The football world is in turmoil about an ill-advised statement by former coach and analyst Tony Dungy. Dungy was making a point about the football future of the Dallas Cowboys, rather than extolling the virtues of their quarterback’s injury. The comment was not intentionally malicious, but the blowback has been swift and harsh.

While others are focusing on that, I turn to the idiom itself. The idiom apparently originated in a hymn by James Hervey. Written earlier, it was first published in 1746, in Reflections on a Flower-Garden, In a Letter to a Lady.
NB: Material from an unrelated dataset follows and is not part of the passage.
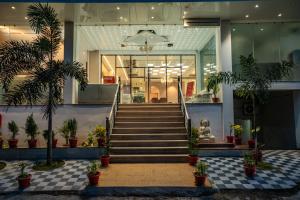 a lobby of a building with stairs and potted plants at Evara Inn in Varanasi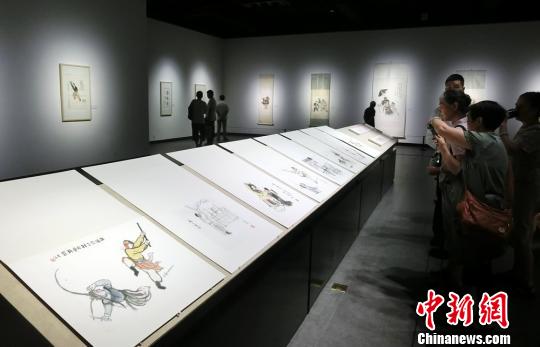参观者正在观摩关良画作 邓霞 参观者正在观摩关良画作 邓霞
The poem is set amidst the prose asserting, “that God is unerringly wise” and “does not overlook thee.” Hervey advocated accepting whatever God choses to bestow – allowing that things which do not appear to be blessings may well be “blessings in disguise.” The hymn usually appears in the form below, though often beginning, “Since all the varying scenes of time.”

1. Since all the downward tracts of time
God’s watchful eye surveys,
O! who so wise to choose our lot
Or to appoint our ways?

2. Good when He gives, supremely good,
Nor less when He denies;
E’en crosses from His sovereign hand
Are blessings in disguise.

3. Why should we doubt a Father’s love,
So constant and so kind?
To His unerring, gracious will
Be every wish resigned.

James Hervey (1714–1758) was an Anglican clergyman and writer. Influenced by John Wesley and the Methodists, he ultimately became a thorough-going Calvinist and remained in the Anglican communion. Next is how the poem appears in “Reflections on a Flower-Garden.”

Since all the downward Tracts of Time
God’s watchful Eye surveys
O! who so wise to chuse our Lot,
And regulate our Ways?

Since none can doubt his equal Love,
Unmeasurably kind;
To his unerring, gracious Will,
Be ev’ry Wish resign’d.

Good when He gives, supremely Good;
Nor less, when He denies;
E’en Crosses from his sov’reign Hand
Are Blessings in Disguise.

Current chatter aside, there truly are many Blessings in Disquise.